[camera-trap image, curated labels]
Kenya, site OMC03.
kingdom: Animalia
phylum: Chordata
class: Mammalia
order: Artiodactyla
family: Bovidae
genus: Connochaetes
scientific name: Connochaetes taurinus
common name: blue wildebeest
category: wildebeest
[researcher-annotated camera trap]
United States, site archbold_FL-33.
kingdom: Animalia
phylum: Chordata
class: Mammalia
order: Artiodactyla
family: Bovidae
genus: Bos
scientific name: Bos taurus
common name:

WORK TO BE COMPLETED — Work out how many lines of the data include the word "camera". Then write only that number.

ANSWER TO THIS EXERCISE — 2